DOCUMENT 1 : Du GATT à l’OMC :

Le GATT (General Agreement on Tarifs and Trade), signé en 1947 par 23 Etats, est devenu peu à peu une organisation internationale regroupant actuellement plus de 150 pays membres : l’OMC (Organisation Mondiale du Commerce). Le GATT s’est basé sur 2 principes fondamentaux :

Le principe de non discrimination : Tout avantage accordé à l’un des membres du GATT doit être étendu à tous : Tout avantage accordé à l’un des membres du GATT doit être étendu à tous les autres.

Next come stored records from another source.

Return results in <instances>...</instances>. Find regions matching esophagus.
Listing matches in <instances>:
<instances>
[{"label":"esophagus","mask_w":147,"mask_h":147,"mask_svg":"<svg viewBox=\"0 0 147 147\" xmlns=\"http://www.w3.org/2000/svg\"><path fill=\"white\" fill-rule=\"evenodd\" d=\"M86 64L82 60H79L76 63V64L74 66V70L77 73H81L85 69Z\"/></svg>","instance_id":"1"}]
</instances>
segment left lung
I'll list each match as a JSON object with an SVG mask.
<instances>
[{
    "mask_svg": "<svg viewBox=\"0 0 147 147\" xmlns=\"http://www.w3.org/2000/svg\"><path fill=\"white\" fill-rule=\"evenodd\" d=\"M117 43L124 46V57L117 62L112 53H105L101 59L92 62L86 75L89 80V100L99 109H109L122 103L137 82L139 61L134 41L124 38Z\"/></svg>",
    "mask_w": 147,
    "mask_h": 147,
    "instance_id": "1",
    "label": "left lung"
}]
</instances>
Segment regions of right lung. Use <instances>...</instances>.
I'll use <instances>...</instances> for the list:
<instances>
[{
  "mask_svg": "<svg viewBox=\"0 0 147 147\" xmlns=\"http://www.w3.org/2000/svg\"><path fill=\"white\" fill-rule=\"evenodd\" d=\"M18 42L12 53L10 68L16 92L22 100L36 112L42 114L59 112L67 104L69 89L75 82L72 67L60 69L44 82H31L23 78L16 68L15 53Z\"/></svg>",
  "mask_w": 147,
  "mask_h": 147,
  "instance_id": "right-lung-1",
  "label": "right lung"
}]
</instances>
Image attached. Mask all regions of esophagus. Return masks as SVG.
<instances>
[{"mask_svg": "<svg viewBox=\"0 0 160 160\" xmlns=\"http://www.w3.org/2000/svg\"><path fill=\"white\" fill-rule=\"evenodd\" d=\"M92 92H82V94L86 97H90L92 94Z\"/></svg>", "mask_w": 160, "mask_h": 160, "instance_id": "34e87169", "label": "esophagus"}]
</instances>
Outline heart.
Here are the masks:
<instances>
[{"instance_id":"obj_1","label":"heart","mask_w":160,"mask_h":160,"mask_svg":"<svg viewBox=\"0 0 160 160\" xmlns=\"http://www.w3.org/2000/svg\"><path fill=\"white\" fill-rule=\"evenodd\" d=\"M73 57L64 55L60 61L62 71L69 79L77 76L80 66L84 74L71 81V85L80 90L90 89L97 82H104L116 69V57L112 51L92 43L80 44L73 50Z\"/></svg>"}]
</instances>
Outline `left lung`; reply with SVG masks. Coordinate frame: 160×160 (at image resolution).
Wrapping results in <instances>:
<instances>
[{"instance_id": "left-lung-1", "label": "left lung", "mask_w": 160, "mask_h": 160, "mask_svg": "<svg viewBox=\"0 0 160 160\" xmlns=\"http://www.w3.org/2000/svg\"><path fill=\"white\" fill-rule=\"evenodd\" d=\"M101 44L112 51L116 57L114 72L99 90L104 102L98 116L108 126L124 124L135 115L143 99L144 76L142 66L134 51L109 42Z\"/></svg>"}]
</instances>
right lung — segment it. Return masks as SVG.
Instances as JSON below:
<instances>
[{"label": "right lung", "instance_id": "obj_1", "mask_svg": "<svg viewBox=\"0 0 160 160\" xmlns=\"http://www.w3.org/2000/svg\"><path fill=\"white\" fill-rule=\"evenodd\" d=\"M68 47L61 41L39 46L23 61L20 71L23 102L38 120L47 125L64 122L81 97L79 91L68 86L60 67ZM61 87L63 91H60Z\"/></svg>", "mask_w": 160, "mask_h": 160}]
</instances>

Le principe de réciprocité : Un pays s’engage à abaisser ses barrières douanières à condition que ses partenaires prennent : Un pays s’engage à abaisser ses barrières douanières à condition que ses partenaires prennent des mesures équivalentes. Les réunions du GATT, connues sous le nom de rounds, se sont multipliées et aboutirent le 15/04/1995, à Marrakech, à la création de l’organisation mondiale du commerce qui remplace le GATT. Le Maroc, faisant partie des signataires, est appelé, désormais, à relever un grand défi en améliorant sa compétitivité. La première fonction de l’OMC est d’assurer la mise en œuvre des résultats des négociations du GATT. Il ne s’agit plus seulement de grands principes mais d’un calendrier exact de désarmement tarifaire et non tarifaire qui doit être respecté sous peine de sanctions. En outre cette organisation va permettre la tenue de négociations de manière permanente entre les membres autour des questions sources de différends : tels le travail des enfants, les normes sociales etc.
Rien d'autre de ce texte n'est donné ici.